Choosing an enrichment method:
Ribosomal RNA makes up >95% of total cellular RNA, so a preparation for RNA-seq must either enrich for mRNA using poly-A enrichment, or deplete rRNA. Poly-A enrichment is recommended for most standard RNA-seq experiments, but will not provide information about microRNAs and other non-coding RNA species. In general, ribo-depleted RNA-seq data will contain more noise, however, the protocol is recommended if you have poor or variable quality of RNA as the 3’ bias of poly-A enrichment will be more pronounced with increased RNA degradation. The amount of RNA needed for each method differs. For Poly-A enrichment a minimum of 100ng is needed while for ribo-depletion, a minimum of 200ng is recommended.
Choosing read type:
For basic differential expression analysis RNA-seq experiments, single-end sequencing is recommended to obtain gene transcript counts. In more advanced experiments, paired-ends are useful for determining transcript structure and discovering splice variants.
With a non-directional (unstranded) protocol, there is no way to identify whether a read originated from the coding strand or its reverse complement. Non-directional protocols allow mapping of a read to a genomic location, but not the direction in which the RNA was transcribed. They are therefore used to count transcripts for known genes, and are recommended for basic RNA-seq experiments. Directional protocols (stranded) preserve strand information and are useful for novel transcript discovery.
Multiplexing is an approach to sequence multiple samples in the same sequencing lane.
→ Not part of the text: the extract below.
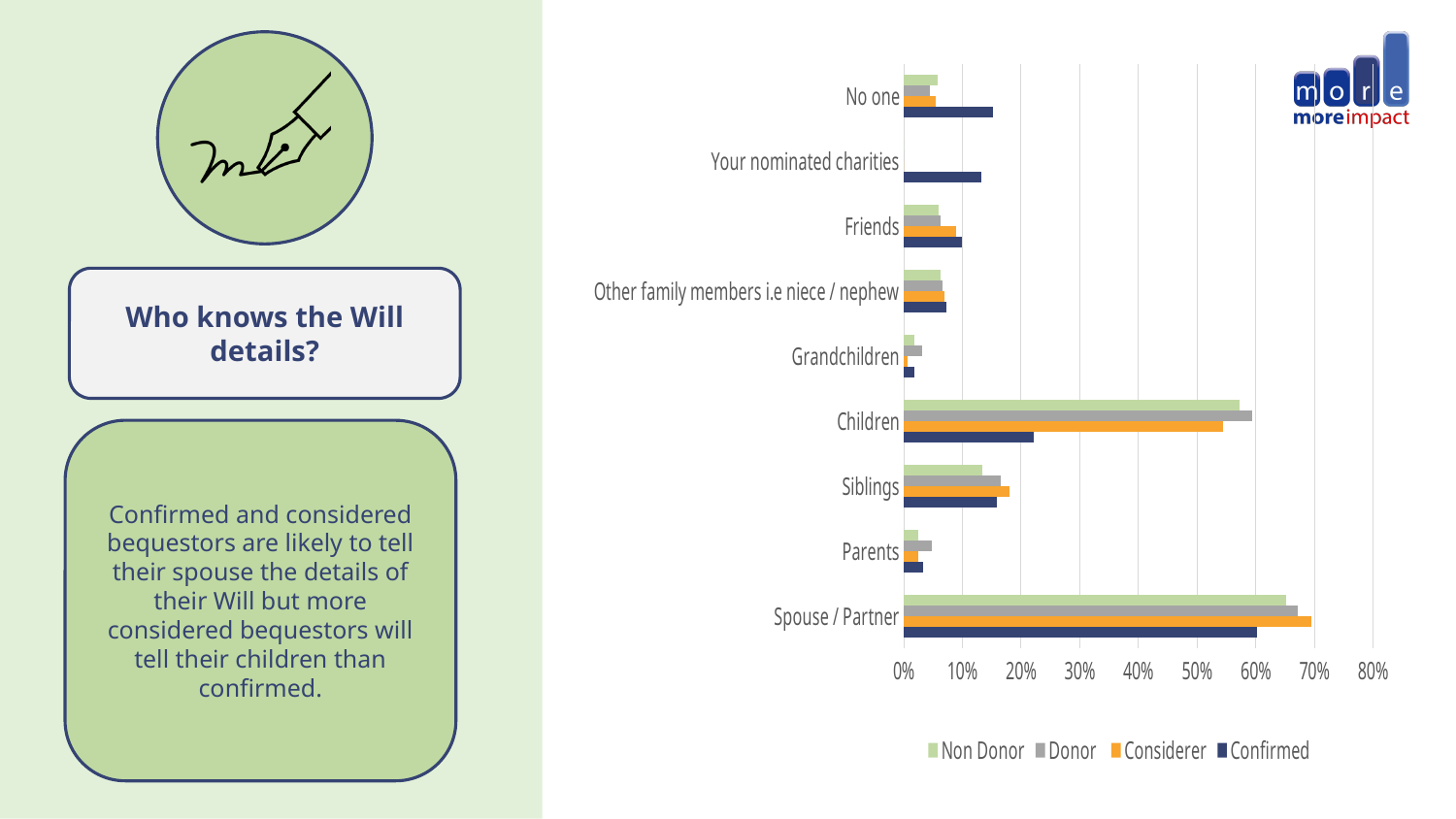
For Spouse / Partner, which is larger: the Considerer value or the Confirmed value? Considerer Is the Non Donor value for Children greater or less than 50%? greater Is the Confirmed value for Children greater or less than 30%? less Is the Confirmed value for No one greater or less than 10%? greater What kind of chart is shown on the slide? bar chart Which series is shown in orange in the legend? Considerer Which category has the highest value for the Non Donor series? Spouse / Partner How many categories are plotted on the chart? 9 For Children, which is larger: the Non Donor value or the Confirmed value? Non Donor Which category has the highest value for the Confirmed series? Spouse / Partner How many series does the legend list? 4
By sequencing all samples in the same lane, multiplexing can also minimise bias from lane effects.
RNA-seq spike-in controls are a set of synthetic RNAs of known concentration which act as negative or positive controls. These controls have been used for normalisation and quality control, but recent work has shown that the amount of technical variability in their use dramatically reduces their utility.
- A good experimental design is vital for a successful experiment. If you're planning to work with a data analyst or bioinformatician, include them in the design stage.
- Aim to minimise variability by identifying possible sources of variance in your samples.
- Biological replicates are important. The number of biological replicates you should have should never be below 3. Technical replicates are often unnecessary.
- Pilot studies are highly recommended for identifying how many replicates and how many reads you should have for enough statistical power in your experiment.
- For basic RNA-seq experiments, poly-A enriched, single-ended, unstranded sequencing at depths of 10M to 20M is probably what you want.